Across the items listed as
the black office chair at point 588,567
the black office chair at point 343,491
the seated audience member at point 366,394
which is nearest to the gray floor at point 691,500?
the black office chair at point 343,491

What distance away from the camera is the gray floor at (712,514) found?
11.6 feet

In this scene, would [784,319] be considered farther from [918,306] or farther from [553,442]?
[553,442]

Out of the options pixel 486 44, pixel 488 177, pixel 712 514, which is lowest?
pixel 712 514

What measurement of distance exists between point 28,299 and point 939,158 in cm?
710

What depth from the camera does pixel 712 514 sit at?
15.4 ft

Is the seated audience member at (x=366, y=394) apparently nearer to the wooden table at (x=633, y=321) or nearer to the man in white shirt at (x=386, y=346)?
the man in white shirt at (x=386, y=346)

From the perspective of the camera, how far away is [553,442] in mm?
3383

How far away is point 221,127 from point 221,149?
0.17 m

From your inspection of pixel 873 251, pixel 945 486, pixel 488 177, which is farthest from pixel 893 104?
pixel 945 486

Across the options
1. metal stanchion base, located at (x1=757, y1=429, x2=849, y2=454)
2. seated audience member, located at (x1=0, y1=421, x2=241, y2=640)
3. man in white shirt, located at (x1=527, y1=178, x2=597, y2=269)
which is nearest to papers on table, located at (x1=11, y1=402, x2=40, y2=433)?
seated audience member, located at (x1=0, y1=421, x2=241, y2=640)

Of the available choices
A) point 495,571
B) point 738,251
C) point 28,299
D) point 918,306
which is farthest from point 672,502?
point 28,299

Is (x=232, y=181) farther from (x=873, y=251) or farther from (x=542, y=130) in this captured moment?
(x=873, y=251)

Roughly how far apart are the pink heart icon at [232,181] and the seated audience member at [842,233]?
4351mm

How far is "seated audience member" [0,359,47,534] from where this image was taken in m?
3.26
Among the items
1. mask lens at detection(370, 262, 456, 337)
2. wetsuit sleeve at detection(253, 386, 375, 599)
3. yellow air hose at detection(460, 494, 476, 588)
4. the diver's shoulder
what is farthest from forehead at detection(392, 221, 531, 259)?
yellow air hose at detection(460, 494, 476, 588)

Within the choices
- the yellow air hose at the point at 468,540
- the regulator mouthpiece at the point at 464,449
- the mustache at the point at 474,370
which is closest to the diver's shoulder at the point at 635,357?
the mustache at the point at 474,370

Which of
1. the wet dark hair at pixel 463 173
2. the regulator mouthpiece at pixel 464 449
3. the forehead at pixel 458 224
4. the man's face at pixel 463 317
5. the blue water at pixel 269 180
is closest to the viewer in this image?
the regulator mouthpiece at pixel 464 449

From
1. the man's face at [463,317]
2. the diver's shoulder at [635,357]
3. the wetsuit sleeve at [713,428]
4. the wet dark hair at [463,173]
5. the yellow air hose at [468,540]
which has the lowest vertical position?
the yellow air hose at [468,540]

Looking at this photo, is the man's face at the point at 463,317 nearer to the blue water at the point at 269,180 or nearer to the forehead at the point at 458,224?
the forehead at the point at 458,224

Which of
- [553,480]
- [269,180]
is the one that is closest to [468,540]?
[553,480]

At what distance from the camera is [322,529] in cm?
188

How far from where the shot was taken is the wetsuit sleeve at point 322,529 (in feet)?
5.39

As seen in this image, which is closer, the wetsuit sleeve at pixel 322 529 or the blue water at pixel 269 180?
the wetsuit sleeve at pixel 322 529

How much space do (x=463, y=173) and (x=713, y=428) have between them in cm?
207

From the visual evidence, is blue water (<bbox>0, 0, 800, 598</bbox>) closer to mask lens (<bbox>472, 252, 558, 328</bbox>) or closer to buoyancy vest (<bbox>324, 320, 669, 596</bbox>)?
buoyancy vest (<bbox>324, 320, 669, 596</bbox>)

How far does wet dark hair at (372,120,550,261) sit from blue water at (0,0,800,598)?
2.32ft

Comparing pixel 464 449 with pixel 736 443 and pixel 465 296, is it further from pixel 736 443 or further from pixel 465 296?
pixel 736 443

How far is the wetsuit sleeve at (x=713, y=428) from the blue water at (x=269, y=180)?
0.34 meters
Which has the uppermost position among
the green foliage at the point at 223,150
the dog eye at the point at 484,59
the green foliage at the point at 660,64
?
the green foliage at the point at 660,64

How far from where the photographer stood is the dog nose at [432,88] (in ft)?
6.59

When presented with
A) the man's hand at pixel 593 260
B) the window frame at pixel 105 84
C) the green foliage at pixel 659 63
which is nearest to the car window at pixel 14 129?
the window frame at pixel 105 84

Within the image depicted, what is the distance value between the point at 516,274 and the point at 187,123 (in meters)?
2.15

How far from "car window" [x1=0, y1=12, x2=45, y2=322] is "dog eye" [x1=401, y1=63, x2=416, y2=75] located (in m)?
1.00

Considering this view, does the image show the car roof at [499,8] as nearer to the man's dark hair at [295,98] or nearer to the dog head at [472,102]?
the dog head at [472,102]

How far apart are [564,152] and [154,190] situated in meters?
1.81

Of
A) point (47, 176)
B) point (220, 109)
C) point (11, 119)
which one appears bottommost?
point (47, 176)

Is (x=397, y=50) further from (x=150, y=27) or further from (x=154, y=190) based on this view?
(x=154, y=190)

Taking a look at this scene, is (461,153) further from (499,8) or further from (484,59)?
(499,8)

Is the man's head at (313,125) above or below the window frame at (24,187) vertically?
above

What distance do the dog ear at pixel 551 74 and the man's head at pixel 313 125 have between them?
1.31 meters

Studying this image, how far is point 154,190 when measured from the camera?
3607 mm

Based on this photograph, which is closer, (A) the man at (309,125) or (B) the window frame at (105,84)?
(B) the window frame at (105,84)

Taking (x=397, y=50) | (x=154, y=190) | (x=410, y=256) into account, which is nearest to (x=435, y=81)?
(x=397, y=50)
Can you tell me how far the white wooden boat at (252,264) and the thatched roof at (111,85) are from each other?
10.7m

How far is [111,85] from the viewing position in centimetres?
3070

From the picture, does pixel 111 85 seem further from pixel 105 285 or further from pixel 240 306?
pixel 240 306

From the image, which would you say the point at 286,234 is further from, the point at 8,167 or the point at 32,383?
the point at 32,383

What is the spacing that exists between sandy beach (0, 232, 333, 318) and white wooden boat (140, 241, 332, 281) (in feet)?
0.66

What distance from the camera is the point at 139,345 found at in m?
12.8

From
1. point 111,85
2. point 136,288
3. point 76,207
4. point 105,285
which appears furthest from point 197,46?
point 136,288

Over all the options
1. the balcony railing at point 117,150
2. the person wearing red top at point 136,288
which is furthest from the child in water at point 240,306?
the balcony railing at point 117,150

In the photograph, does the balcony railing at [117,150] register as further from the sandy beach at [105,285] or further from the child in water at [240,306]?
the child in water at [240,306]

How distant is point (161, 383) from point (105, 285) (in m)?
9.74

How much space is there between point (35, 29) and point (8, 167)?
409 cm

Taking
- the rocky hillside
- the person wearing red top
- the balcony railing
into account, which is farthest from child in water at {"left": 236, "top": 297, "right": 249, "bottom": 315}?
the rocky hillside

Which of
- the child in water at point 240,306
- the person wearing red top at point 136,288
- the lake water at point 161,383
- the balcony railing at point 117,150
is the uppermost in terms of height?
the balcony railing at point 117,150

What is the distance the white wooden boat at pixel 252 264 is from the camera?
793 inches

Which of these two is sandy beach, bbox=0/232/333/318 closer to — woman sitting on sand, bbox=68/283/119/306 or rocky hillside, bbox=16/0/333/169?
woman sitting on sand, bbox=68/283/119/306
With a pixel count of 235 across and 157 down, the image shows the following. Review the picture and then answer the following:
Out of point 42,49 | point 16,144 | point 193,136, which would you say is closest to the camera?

###

Work to complete = Set down the entries above again, word for word.

Solution for this exercise =
Across the items listed as
the black office chair at point 588,567
the black office chair at point 343,491
the seated audience member at point 366,394
which is nearest to the gray floor at point 691,500?
the black office chair at point 343,491

What distance away from the camera is the gray floor at (712,514) found?
11.6 feet

In this scene, would [784,319] be considered farther from [918,306] or farther from [553,442]?
[553,442]

Out of the options pixel 486 44, pixel 488 177, pixel 712 514, which is lowest?
pixel 712 514

What measurement of distance exists between point 28,299 and point 939,158 in cm?
710

What depth from the camera does pixel 712 514 sit at?
15.4 ft

Is the seated audience member at (x=366, y=394) apparently nearer to the wooden table at (x=633, y=321) or nearer to the man in white shirt at (x=386, y=346)?
the man in white shirt at (x=386, y=346)

From the perspective of the camera, how far away is [553,442] in mm?
3383

How far away is point 221,127 from point 221,149?
0.17 m

From your inspection of pixel 873 251, pixel 945 486, pixel 488 177, which is farthest from pixel 893 104?
pixel 945 486

Across the options
1. metal stanchion base, located at (x1=757, y1=429, x2=849, y2=454)
2. seated audience member, located at (x1=0, y1=421, x2=241, y2=640)
3. man in white shirt, located at (x1=527, y1=178, x2=597, y2=269)
which is nearest to papers on table, located at (x1=11, y1=402, x2=40, y2=433)?
seated audience member, located at (x1=0, y1=421, x2=241, y2=640)

Of the available choices
A) point 495,571
B) point 738,251
C) point 28,299
D) point 918,306
which is farthest from point 672,502?
point 28,299

Is (x=232, y=181) farther from (x=873, y=251) or farther from (x=542, y=130) in this captured moment?
(x=873, y=251)

Roughly how far apart are the pink heart icon at [232,181] and the seated audience member at [842,233]?
4351mm

How far is "seated audience member" [0,359,47,534] from where this image was taken in m?
3.26
Among the items
1. mask lens at detection(370, 262, 456, 337)
2. wetsuit sleeve at detection(253, 386, 375, 599)
3. yellow air hose at detection(460, 494, 476, 588)
4. the diver's shoulder
what is farthest from forehead at detection(392, 221, 531, 259)?
yellow air hose at detection(460, 494, 476, 588)

Within the choices
- the yellow air hose at the point at 468,540
- the regulator mouthpiece at the point at 464,449
- the mustache at the point at 474,370
which is closest to the diver's shoulder at the point at 635,357?
the mustache at the point at 474,370

Which of
1. the wet dark hair at pixel 463 173
2. the regulator mouthpiece at pixel 464 449
3. the forehead at pixel 458 224
4. the man's face at pixel 463 317
5. the blue water at pixel 269 180
is closest to the viewer in this image?
the regulator mouthpiece at pixel 464 449

From
1. the man's face at [463,317]
2. the diver's shoulder at [635,357]
3. the wetsuit sleeve at [713,428]
4. the wet dark hair at [463,173]
5. the yellow air hose at [468,540]
which has the lowest vertical position?
the yellow air hose at [468,540]

Looking at this photo, is the man's face at the point at 463,317 nearer to the blue water at the point at 269,180 or nearer to the forehead at the point at 458,224?
the forehead at the point at 458,224

Which of
- [553,480]
- [269,180]
is the one that is closest to [468,540]?
[553,480]

At what distance from the camera is [322,529] in cm?
188

How far from where the shot was taken is the wetsuit sleeve at point 322,529 (in feet)?
5.39

As seen in this image, which is closer, the wetsuit sleeve at pixel 322 529 or the blue water at pixel 269 180?
the wetsuit sleeve at pixel 322 529

How much space do (x=463, y=173) and (x=713, y=428) have between them in cm?
207

From the visual evidence, is blue water (<bbox>0, 0, 800, 598</bbox>) closer to mask lens (<bbox>472, 252, 558, 328</bbox>) or closer to buoyancy vest (<bbox>324, 320, 669, 596</bbox>)?
buoyancy vest (<bbox>324, 320, 669, 596</bbox>)

How far does wet dark hair at (372,120,550,261) sit from blue water at (0,0,800,598)?
2.32ft

Comparing pixel 464 449 with pixel 736 443 and pixel 465 296, is it further from pixel 736 443 or further from pixel 465 296?
pixel 736 443

How far is the wetsuit sleeve at (x=713, y=428) from the blue water at (x=269, y=180)?
0.34 meters
Which has the uppermost position among
the green foliage at the point at 223,150
the dog eye at the point at 484,59
the green foliage at the point at 660,64
?
the green foliage at the point at 660,64

How far from where the photographer stood is the dog nose at [432,88] (in ft)?
6.59

When presented with
A) the man's hand at pixel 593 260
B) the window frame at pixel 105 84
C) the green foliage at pixel 659 63
which is nearest to the car window at pixel 14 129?
the window frame at pixel 105 84

Within the image depicted, what is the distance value between the point at 516,274 and the point at 187,123 (in meters)?
2.15

How far from "car window" [x1=0, y1=12, x2=45, y2=322] is "dog eye" [x1=401, y1=63, x2=416, y2=75] located (in m)?
1.00

Considering this view, does the image show the car roof at [499,8] as nearer to the man's dark hair at [295,98] or nearer to the dog head at [472,102]?
the dog head at [472,102]

How far apart are [564,152] and [154,190] situated in meters?
1.81

Of
A) point (47, 176)
B) point (220, 109)
C) point (11, 119)
which one appears bottommost?
point (47, 176)

Is (x=397, y=50) further from (x=150, y=27) or further from (x=154, y=190) based on this view?
(x=154, y=190)

Taking a look at this scene, is (461,153) further from (499,8) or further from (484,59)?
(499,8)

Is the man's head at (313,125) above or below the window frame at (24,187) vertically?
above

What distance do the dog ear at pixel 551 74 and the man's head at pixel 313 125 have between them?
1.31 meters

Studying this image, how far is point 154,190 when measured from the camera?
3607 mm

Based on this photograph, which is closer, (A) the man at (309,125) or (B) the window frame at (105,84)?
(B) the window frame at (105,84)

Taking (x=397, y=50) | (x=154, y=190) | (x=410, y=256) into account, which is nearest to (x=435, y=81)?
(x=397, y=50)
Can you tell me how far the white wooden boat at (252,264) and the thatched roof at (111,85) are from each other?
10.7m

How far is [111,85] from the viewing position in centimetres?
3070

From the picture, does pixel 111 85 seem further from pixel 105 285 or further from pixel 240 306?
pixel 240 306

From the image, which would you say the point at 286,234 is further from, the point at 8,167 or the point at 32,383?
the point at 32,383

What is the spacing that exists between sandy beach (0, 232, 333, 318) and white wooden boat (140, 241, 332, 281) (in feet)?
0.66

What distance from the camera is the point at 139,345 found at in m?
12.8

From
1. point 111,85
2. point 136,288
3. point 76,207
4. point 105,285
which appears furthest from point 197,46?
point 136,288

Over all the options
1. the balcony railing at point 117,150
2. the person wearing red top at point 136,288
which is furthest from the child in water at point 240,306?
the balcony railing at point 117,150

In the photograph, does the balcony railing at [117,150] register as further from the sandy beach at [105,285] or further from the child in water at [240,306]?
the child in water at [240,306]

How distant is point (161, 383) from point (105, 285) (in m)?
9.74

How much space is there between point (35, 29) and point (8, 167)?
409 cm

Taking
- the rocky hillside
- the person wearing red top
- the balcony railing
into account, which is farthest from child in water at {"left": 236, "top": 297, "right": 249, "bottom": 315}?
the rocky hillside

Which of
- the child in water at point 240,306
- the person wearing red top at point 136,288
- the lake water at point 161,383
- the balcony railing at point 117,150
is the uppermost in terms of height?
the balcony railing at point 117,150

What is the distance the white wooden boat at pixel 252 264 is from the camera?
793 inches

Which of these two is sandy beach, bbox=0/232/333/318 closer to — woman sitting on sand, bbox=68/283/119/306 or rocky hillside, bbox=16/0/333/169?
woman sitting on sand, bbox=68/283/119/306
With a pixel count of 235 across and 157 down, the image shows the following. Review the picture and then answer the following:
Out of point 42,49 | point 16,144 | point 193,136, which would you say is closest to the camera?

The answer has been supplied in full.